■ **Anweisung A**: Prüfe, ob die folgenden Aussagen mit dem Text zum DHB-Pokal-Finale übereinstimmen, und beantworte jede mit Ja oder Nein samt wörtlichem Zitat der entscheidenden Textstelle: (i) Der SC Magdeburg gewann das Finale gegen den THW Kiel. (ii) Die Hamburg-Arena war an beiden Tagen mit 13.200 Zuschauern ausverkauft. (iii) Seit Bennet Wiegert Cheftrainer ist, nahm das Team die Trophäe nur 2016 mit.
■ **Anweisung B**: Setze den Text zum DHB-Pokal-Finale im Anschluss an seinen letzten Satz fort.

■ **Text**:

* * * * * * * * *

Je eher, desto besser

Im Final-Four-Finale um den DHB-Pokal wurde zwar gegen den THW Kiel verloren, dennoch weist der Weg der SCM-Handballer unübersehbar nach oben.

Seit Bennet Wiegert im Dezember 2015 das Amt des Cheftrainers beim SC Magdeburg übernahm, schaffte das Team zwar stets den Sprung ins Final Four des DHB-Pokals nach Hamburg, aber nur 2016 gelang es, die Trophäe elbaufwärts mitzunehmen. Foto: P. Gercke

Es sind Tage wie diese, nach denen sich der gemeine Sportsfreund so sehr sehnt. Überbordender Jubel, Glückseligkeit, der Pokal, dieses Objekt der Begierde, in den Händen des eigenen Teams. Die fast 2.000 Magdeburger Fans, die am zurückliegenden Wochenende nach Hamburg zum Final-Four-Turnier der Handballer gepilgert waren, hatten dieses Szenario in ihren Träumen bereits x-mal durchgespielt. Doch es kam, wie so oft im Sport, anders. Dabei war eigentlich alles für einen Festtag angerichtet. Der SCM hatte sich in der mit 13.200 Zuschauern an beiden Tagen ausverkauften Hamburg-Arena, dem Wembley des Handballs schlechthin, ins Finale gespielt. Und der Kontrahent dort war kein geringerer als das Nonplusultra der deutschen Ballwerfer, Rekordmeister THW Kiel. Ein Traumfinale also. In dem sich der Serien-Champion aus dem hohen Norden am Ende mit 28:24 (14:13) nicht unverdient durchsetzte.

* * * * * * * * *

■ **Datensatz**:
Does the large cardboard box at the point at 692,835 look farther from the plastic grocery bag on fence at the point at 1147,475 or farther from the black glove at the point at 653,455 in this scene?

* * * * * * * * *

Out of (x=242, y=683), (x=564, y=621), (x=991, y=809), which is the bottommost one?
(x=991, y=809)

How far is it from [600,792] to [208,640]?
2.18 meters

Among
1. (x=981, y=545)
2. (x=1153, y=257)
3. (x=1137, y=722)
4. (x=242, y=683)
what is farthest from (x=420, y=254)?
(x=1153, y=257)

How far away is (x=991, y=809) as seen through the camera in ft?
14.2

* * * * * * * * *

■ **Antwort A**:
(i) Nein: „Im Final-Four-Finale um den DHB-Pokal wurde zwar gegen den THW Kiel verloren“
(ii) Ja: „in der mit 13.200 Zuschauern an beiden Tagen ausverkauften Hamburg-Arena“
(iii) Ja: „aber nur 2016 gelang es, die Trophäe elbaufwärts mitzunehmen“

■ **Antwort B**:
 
Und dennoch, das darf als ein erstes Fazit der Hamburger Tage gelten, der SC Magdeburg ist mit diesem zweiten Platz im deutschen Pokal 2019 wieder in der absoluten Spitzengruppe des deutschen Handballs angekommen. Ohne Wenn und Aber. Selbst wenn das gesteckte Ziel, in diesem Jahr einen Titel zu holen, knapp verfehlt wurde. Immerhin gelang es dem Team von Cheftrainer Bennet Wiegert in dieser Saison als einziger Mannschaft, dem souveränen Klassenprimus SG Flensburg zwei Niederlagen beizubringen, eine im Pokal und eine im Titelkampf. Gegen die Kieler siegte man sogar zweimal in der Meisterschaft, nur eben im Cup nicht. Im Titelrennen ist allemal Rang drei drin.
 
Mit ihrem herzerfrischenden Tempohandball begeistern die Grün-Roten mittlerweile nicht nur die Zuschauer, eigene wie fremde, sondern ebenso die Fachleute. Er ist ihre stärkste Waffe. „Das schnelle Spiel – das machen die Magdeburger in der gesamten Bundesliga am besten“, zollte Ex-HSV-Trainer Martin Schwalb, heute Sky-Experte, in Hamburg Lob. Das sei der Handball der Zukunft. „Tempo, Tempo, Tempo – damit überrollen sie alles. Das musst du erst einmal schaffen.“ Richtig, dahinter steckt jahrelange akribische Arbeit, im Prinzip seit der Übernahme des Traineramtes durch Wiegert im Dezember 2015. Für die vom SCM demonstrierte Art des Tempohandballs, beruhend auf einer sicheren Deckung und überraschend und rasant vorgetragenen Gegenstößen, mussten natürlich die für ein solches System passenden (und finanzierbaren!) Akteure her. Ein Prozess, der dauert – und noch keineswegs abgeschlossen ist.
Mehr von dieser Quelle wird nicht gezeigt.